Bisogna
inevitabilmente prendere il via dalla prefazione di Monia B.
Balsamello che ben fotografa il testo poetico di Vito Junior
Ceravolo.
Autore ancora in fasce che comincia a mostrare una prima ideologia
poetica ma anche e soprattutto filosofica.
I versi del presente umano sfiorano appena un tutto, vagheggiato
molto spesso e ricercato con dedizione.
La Balsamello afferma che il poeta è “abile
nel dosare respiro e profezia”.
Visione oserei dire che ben si incarna in termini in “maiuscola”
che universalmente ci sfuggono come “Amore”, “Eterno”,
“Essenza”, “Assenza”.
Realtà queste rintracciate grazie anche ad elementi naturali
che nobilitarono le ricerche dei primi Presocratici.
Il vento spazza con continuità rassicurante tutto il
testo, e si sa che esso è foriero di vita, con i suoi
semi piccoli ed invisibili, una nuova poesia sta per nascere.

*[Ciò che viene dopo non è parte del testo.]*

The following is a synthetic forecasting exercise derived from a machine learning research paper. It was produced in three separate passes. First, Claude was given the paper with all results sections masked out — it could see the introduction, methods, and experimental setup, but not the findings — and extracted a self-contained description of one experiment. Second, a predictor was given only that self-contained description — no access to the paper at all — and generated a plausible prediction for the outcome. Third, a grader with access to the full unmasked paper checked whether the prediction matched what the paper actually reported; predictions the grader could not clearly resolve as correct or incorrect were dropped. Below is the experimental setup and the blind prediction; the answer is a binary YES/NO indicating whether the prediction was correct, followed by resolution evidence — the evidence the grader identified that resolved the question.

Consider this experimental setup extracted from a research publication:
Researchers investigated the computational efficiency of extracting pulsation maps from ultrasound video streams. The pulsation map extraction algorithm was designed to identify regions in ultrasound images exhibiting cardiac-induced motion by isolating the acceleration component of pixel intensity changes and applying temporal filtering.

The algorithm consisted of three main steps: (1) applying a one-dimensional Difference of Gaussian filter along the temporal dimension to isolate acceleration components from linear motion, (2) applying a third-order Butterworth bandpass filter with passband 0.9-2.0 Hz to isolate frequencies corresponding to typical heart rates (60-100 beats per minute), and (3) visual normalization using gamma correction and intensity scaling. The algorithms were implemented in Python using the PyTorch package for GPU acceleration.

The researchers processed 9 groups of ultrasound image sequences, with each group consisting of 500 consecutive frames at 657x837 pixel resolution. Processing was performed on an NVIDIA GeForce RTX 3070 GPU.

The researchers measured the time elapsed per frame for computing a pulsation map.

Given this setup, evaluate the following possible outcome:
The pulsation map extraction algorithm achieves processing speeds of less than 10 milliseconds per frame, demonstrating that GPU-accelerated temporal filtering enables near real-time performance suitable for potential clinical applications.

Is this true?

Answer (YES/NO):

Elementi underground e metropolitani si fondono con riferimenti
antichi e medievali,
“I
cavi in pressione aumentano
la tensione
infocando l’aria circostante
In
fibrillazione elaboro dati e idee
a formulare nuova logìa”
e ci comunicano
l’esistenza di un presente hi-tech alla ricerca del cuore,
del sentimento.
Lo stesso che emerge in alcune poesie di Ceravolo che trattano
un amore cercato con ordine ponderato.
Come nel testo “Racconto verde” con alcuni passaggi
intriganti
“Non
t’accorgesti che la perfezione da te ricercata
in me si richiudeva
mentre la tua,
splendente sui miei occhi,
quasi m’accecava”
“Per
Ceravolo, egli è colui che impone il suo pensiero creando
l’immaginazione, spingendo il lettore a provare quello
che lui prova, a vedere ciò che ha visto, ma senza mai
sostituirsi a lui”.
Appunto giusto e giustificato che con l’andar del tempo
non vorremmo diventasse isolamento dal mondo o peggio ancora
altezzosità.
A tutt’oggi questo rischio non esiste.